No I disagree - I'm no fan of Kier particularly but Labour don't want him to be charged with "having some food" in Durham, as that will allow it to be easily manipulated from "tory sleaze" to "they're all as bad as each other"
Boris was dragging the Tory party down, but also did attract his own supporters through his personality - I#ve heard plenty of them on radio phone ins - not really dyed in the wool tories, but prepared to make excuse after excuse for good old boris, after all he's trying his best etc, I don't see the Tories suddenly leaping back to a huge lead in the polls now they've got rid of him, and there's every chance they'll elect someone pretty woeful to follow, as none of the main candidates are very inspiring.
I also think the damage that has been done to public confidence won't be as easy to win back by changing the man at the top.
So, you think twelve years of Tory rule (five of it with the Lib Dems) has been good for the country? Why?
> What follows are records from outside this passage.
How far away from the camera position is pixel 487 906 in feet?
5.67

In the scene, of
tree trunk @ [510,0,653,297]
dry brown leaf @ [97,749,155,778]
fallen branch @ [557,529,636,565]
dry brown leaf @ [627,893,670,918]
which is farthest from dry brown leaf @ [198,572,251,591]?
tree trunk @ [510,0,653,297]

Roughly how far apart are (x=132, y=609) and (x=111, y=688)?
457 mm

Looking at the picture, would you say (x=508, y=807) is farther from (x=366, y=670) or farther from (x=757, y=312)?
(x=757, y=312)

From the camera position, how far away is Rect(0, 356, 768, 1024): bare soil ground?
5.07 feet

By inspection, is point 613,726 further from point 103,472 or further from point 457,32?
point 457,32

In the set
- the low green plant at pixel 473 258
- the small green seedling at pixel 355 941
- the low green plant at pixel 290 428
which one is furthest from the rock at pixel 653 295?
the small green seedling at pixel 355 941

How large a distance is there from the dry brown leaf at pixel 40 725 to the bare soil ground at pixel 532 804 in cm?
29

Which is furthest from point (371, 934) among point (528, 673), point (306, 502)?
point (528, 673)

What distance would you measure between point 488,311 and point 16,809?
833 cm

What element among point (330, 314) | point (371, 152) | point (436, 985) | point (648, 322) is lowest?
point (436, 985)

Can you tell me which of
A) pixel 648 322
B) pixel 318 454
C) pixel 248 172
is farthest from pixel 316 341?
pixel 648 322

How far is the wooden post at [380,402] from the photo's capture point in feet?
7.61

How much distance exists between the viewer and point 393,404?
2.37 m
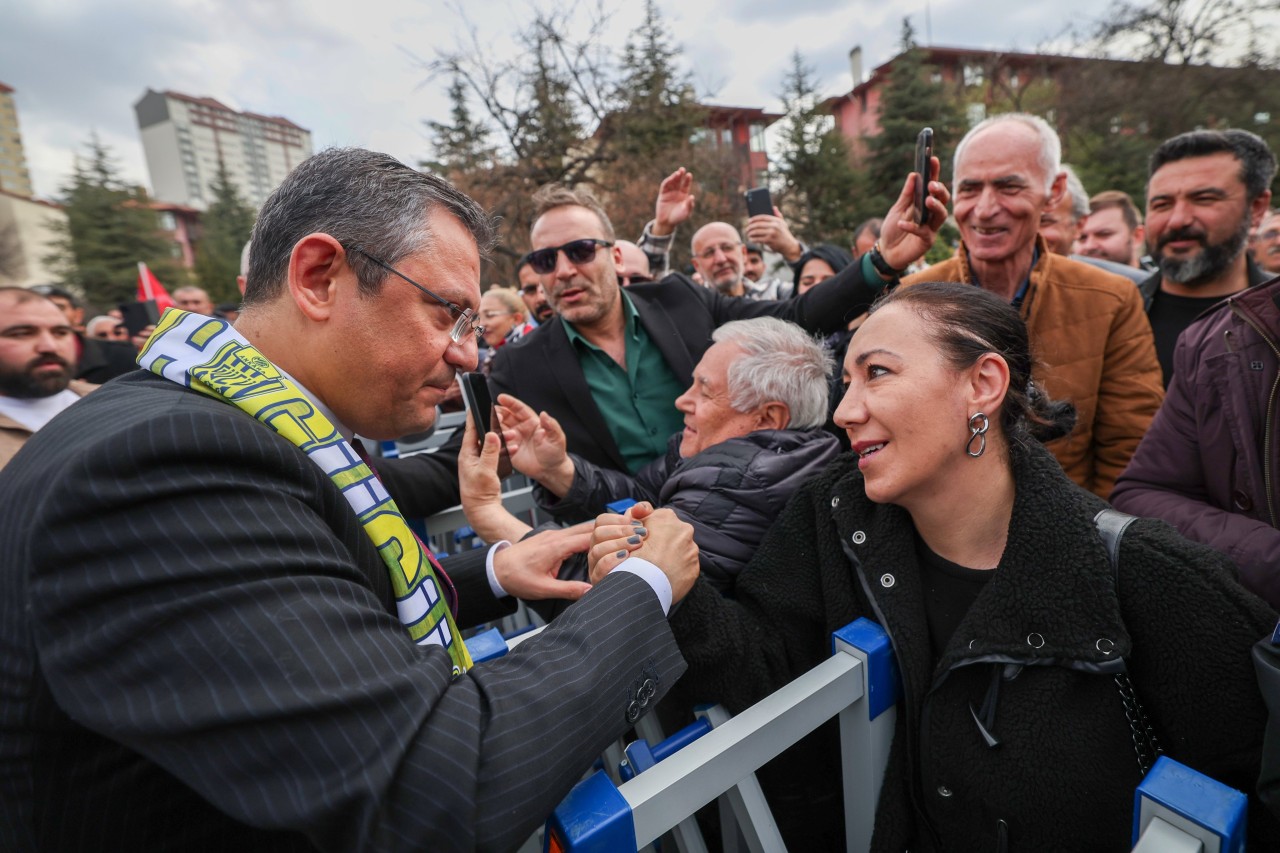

Nearly every attempt I’ve seen to answer that question begins with “but what would it have been like with Labour”, but it would be good to see why anyone thinks we’re better off now than we were in April 2010 in the month before the Tories regained power.
In the run up to the election I can remember a taxi driver telling me that despite the fact he wasn't a regular Tory voter and thought Boris was an idiot, the idea of Corbyn in charge was worse and so would vote Conservative to keep him out.
The whole "Corbyn is the bogeyman" shitck by the media worked wonders.
I experienced this too. It was ironic because when people were read/shown a number of key policies from the manifesto, they agreed with them and said they could back them. Then they were told they were Corbyn's and immediately said they wouldn't vote for them.